BRANO PROPOSTO:
Carlos Paz: cantare, comunque e sempre. Dai ritmi andini alla salsa caraibica


foto e testo di Loredana De Pace

Carlos Paz è un cantante e fiatista ecuadoriano. Ha quarantacinque anni, ventitré dei quali spesi in Europa, sempre in compagnia della sua musica. Canta sin da quando era bambino e non ha mai smesso. Emigra dall’Ecuador nel 1990 a causa della persecuzione del governo di allora che non vedeva di buon occhio gli ideali rivoluzionari trasmessi dai testi delle sue canzoni. Contraddistingue il suo percorso professionale una forte componente umana oltre che politicamente impegnata, affiancata da uno spirito poliedrico che lo trasporta dai ritmi ancestrali andini a quelli gioiosi della salsa caraibica. La sua carriera è costellata da avvenimenti e incontri fortunati, interrelazioni rese possibili grazie al nesso che accomuna i popoli di ogni Paese, qualunque sia la lingua o la cultura di origine: la musica. Oggi Carlos è un cantante affermato, è membro della nota Orchestra di Piazza Vittorio e continua a far “fluire” la musica attraverso le sue corde vocali e a cantare per onorare il suo Paese.

CARTA DI IDENTITÀ
Chi è Carlos Paz?
Un uomo che ha dedicato tutta la sua vita a fare musica in stretta relazione col vivere quotidiano, con le problematiche sociali ed economiche dell’Ecuador. Mi considero un artista popolare.

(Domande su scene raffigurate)
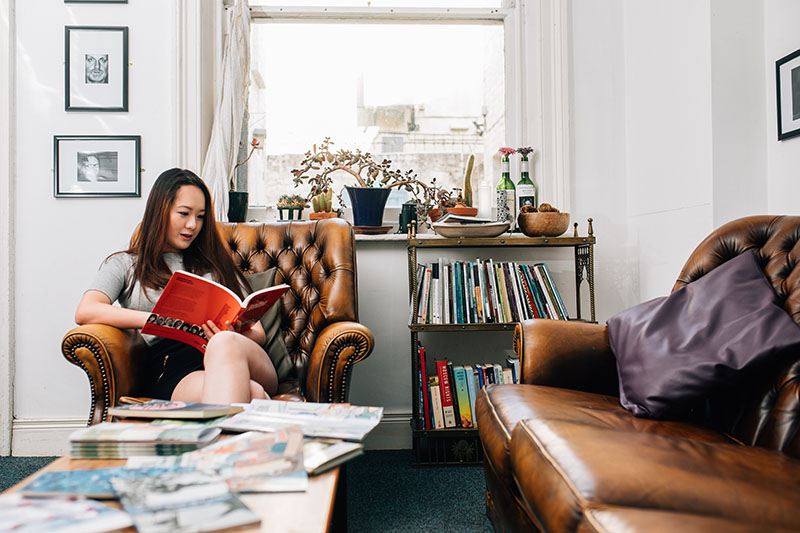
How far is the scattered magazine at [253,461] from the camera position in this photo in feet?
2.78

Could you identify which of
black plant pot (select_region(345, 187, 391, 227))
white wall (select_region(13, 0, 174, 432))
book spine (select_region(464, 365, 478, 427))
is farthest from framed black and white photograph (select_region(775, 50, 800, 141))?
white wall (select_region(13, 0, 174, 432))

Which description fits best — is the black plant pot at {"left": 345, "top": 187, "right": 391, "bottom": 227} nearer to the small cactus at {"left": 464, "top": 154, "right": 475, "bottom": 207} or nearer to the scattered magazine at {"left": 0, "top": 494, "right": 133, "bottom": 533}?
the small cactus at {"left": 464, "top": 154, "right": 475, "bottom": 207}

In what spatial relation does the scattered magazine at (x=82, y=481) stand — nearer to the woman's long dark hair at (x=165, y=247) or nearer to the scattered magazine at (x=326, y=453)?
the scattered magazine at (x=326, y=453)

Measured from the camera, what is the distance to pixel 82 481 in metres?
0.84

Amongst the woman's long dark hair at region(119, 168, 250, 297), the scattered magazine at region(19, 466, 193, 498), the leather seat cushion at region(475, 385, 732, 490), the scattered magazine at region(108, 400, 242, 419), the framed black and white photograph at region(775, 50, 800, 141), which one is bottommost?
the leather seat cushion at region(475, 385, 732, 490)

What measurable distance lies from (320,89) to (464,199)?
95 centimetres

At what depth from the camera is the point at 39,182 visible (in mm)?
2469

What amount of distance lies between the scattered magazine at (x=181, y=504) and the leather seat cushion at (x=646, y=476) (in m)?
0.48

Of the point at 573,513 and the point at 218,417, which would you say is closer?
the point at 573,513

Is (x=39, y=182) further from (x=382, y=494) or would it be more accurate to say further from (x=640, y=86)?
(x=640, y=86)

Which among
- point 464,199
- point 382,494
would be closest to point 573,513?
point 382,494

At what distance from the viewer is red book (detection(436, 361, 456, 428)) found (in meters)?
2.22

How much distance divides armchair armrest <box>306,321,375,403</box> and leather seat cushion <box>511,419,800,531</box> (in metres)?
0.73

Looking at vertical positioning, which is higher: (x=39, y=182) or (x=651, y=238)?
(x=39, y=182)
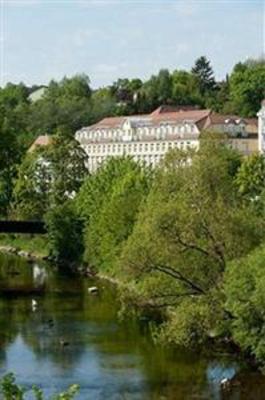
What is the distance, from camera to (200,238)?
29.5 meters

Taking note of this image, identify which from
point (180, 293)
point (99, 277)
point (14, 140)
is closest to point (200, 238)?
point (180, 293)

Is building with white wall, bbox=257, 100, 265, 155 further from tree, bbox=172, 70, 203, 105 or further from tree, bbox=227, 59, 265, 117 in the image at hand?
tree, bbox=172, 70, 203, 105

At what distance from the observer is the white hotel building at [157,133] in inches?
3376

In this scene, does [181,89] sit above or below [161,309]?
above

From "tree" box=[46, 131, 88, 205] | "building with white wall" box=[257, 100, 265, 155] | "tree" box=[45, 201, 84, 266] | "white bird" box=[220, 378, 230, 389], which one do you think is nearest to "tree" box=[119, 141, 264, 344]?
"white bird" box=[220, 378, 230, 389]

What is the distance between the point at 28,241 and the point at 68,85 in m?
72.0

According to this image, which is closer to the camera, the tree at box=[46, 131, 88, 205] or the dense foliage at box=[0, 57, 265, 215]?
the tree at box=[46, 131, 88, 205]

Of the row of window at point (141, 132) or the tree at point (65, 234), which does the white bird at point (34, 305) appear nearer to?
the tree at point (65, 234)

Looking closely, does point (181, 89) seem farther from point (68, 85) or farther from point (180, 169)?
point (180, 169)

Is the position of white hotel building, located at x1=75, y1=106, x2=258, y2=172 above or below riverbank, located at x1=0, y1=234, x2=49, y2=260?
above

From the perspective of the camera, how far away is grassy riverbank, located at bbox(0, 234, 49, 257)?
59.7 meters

ESERCIZIO 1:
Secondo il brano su Carlos Paz, in che anno il cantante è emigrato dall'Ecuador?
ESERCIZIO 2:
Traduci in inglese questa frase del brano su Carlos Paz: «Canta sin da quando era bambino e non ha mai smesso.»
ESERCIZIO 3:
Continua il testo su Carlos Paz a partire dall'ultima frase riportata.
I dati non sono necessari per svolgere il lavoro.

SOLUZIONE 1:
Nel 1990.

SOLUZIONE 2:
He has been singing since he was a child and has never stopped.

SOLUZIONE 3:
Data di nascita.
Sono nato il 31 dicembre 1967 quindi, da pochi mesi ho compiuto quarantacinque anni.

Città di provenienza.
Quito, capitale dell’Ecuador.

Il tuo percorso di studi.
In verità sono un musicista autodidatta, anima e core, come si dice. Non ho avuto la possibilità di studiare perché sono nato in una famiglia molto umile. Mio padre se n’è andato quando ero bambino e, quindi, mia madre ha dovuto lavorare duramente tutta la vita per i suoi figli.

Quanti fratelli hai?
Sono l’ultimo di cinque figli, la seconda è una donna. I miei fratelli, però, hanno scelto di restare in Ecuador.

Foto di Guido Martinez

 

 

CARLOS PAZ, EMIGRANTE
Quando hai lasciato il tuo Paese?
Sono partito dall’Ecuador nel 1990 a seguito delle persecuzioni da parte dello Stato. Allora c’era il “regime” del Presidente León Febres Cordero che ha impiantato un sistema di militarismo, tortura e persecuzione. Era un dittatore mascherato e in Ecuador vigeva una finta democrazia. Alla fine degli anni Ottanta noi artisti abbiamo cominciato a emigrare perché eravamo i più perseguitati.

Per via dell’impegno politico… Qual era il movimento di lotta armata per il quale parteggiavi?
Si chiamava Alfaro Vive ¡Carajo! però, io avevo un’arma più potente di quella che sparava le pallottole. Era quella che sparava le parole, i pensieri, le idee, un’arma molto poderosa, quindi considerata altamente sovversiva.

Sei più tornato nella tua terra?
Sì, ma solo dopo aver “pulito” la mia reputazione. Ritornerò ancora per visitare la mia famiglia, non per rimanerci. La mia vita è qua, anche se quando sono tornato a Quito – dopo diciassette anni dalla mia partenza – ho trovato una città completamente cambiata, devo dire in meglio, anche grazie al governo del Presidente Rafael Correa che considero l’eccellenza della politica nella storia del nostro Paese.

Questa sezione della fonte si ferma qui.